What is nice about the setting is that we actually know ground truth; a solution to this.

This is recursive least squares. So just a least squares solver here, regularised

for every time step, T, you want a new one because you get new new data per per time.

So the transformer - to solve this problem very well - needs to implement a recursive least-squares algorithm.

And this actually requires T matrix inverses inversions in the forward pass.

So what can we say about the transformer architecture? Actually, it can solve that problem pretty well.

One nice result that was actually in a previous paper, is that a linear self-attention layer -- let's consider it different to Softmax,

but still kind of close to the classic transformer architecture -- can very easily implement a gradient step.

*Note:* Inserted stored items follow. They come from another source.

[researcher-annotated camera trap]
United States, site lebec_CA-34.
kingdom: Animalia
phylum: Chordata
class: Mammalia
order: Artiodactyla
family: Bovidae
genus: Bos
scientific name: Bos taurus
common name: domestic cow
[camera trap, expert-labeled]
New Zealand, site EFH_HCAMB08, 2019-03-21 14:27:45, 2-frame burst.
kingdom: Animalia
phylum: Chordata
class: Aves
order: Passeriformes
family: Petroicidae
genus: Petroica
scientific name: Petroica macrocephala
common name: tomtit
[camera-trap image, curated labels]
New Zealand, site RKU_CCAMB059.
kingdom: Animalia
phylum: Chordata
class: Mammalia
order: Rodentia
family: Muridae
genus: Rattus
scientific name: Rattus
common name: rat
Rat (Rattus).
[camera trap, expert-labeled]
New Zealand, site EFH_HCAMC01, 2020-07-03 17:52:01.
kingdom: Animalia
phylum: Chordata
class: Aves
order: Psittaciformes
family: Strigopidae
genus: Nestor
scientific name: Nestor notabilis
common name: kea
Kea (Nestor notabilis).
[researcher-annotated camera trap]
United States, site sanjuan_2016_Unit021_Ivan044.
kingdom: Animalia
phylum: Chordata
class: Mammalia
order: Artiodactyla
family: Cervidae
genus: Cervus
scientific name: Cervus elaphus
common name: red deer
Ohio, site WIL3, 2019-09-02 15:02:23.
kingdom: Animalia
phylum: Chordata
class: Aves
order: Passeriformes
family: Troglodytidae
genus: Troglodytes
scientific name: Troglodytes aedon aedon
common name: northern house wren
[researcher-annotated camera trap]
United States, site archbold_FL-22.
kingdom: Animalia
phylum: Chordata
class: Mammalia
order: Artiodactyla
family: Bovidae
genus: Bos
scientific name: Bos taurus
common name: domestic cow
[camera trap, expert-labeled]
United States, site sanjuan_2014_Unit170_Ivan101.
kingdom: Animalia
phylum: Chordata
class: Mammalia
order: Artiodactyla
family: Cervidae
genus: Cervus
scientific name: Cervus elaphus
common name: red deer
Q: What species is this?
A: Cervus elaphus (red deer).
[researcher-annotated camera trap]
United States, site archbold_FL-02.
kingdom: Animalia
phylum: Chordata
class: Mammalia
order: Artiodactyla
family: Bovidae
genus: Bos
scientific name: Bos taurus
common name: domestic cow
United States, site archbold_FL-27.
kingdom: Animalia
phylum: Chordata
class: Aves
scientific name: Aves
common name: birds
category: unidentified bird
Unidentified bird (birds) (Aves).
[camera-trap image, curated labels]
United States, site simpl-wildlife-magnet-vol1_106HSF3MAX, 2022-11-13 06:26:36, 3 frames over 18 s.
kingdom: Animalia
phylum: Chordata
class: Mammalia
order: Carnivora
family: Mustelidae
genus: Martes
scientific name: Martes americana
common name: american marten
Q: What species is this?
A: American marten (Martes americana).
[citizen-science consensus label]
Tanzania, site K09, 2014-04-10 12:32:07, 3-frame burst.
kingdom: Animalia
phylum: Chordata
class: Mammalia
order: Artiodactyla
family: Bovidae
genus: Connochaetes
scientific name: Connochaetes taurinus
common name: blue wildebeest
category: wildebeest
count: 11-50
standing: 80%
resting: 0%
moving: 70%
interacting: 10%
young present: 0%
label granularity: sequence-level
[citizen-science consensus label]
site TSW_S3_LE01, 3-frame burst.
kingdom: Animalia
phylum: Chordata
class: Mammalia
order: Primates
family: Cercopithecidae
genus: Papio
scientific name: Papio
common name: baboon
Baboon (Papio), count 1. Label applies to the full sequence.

And now, in follow up works, what you can also show...

so you see, the similarities of the expressions here ... that a single linear self attention layer can actually implement a summand of this,

of a truncated Neumann series so actually can invert these matrices like, projected matrices where you,

multiply with your X(T). Also: super well.

So this implies that a transformer architecture can actually invert these T matrices very efficiently in log(log(1/epsilon) when,

epsilon is the error that you want to have on the final matrix inversion.

OK, coming to the last slide. So what?

For a single linear, self attention layer, you can study this very thoroughly.

When you go deeper, we fall back to linear probes and yeah,

you get - though this is a cherry picked result - you get here very nice probes.

In the B figure, you see that if you probe for the target...

This is showing the... what the transformer should predict at the end...

You see over the layers it's getting better and better and better over time.

And you actually can probe for the red as well.

So you can probe for the approximated projected matrix inverse here.

And you also see this nicely decreasing so that it actually implements this 

.. or seems to be implementing something similar to this... and kind of closing the circle.

You can now use this as in-context learner as well.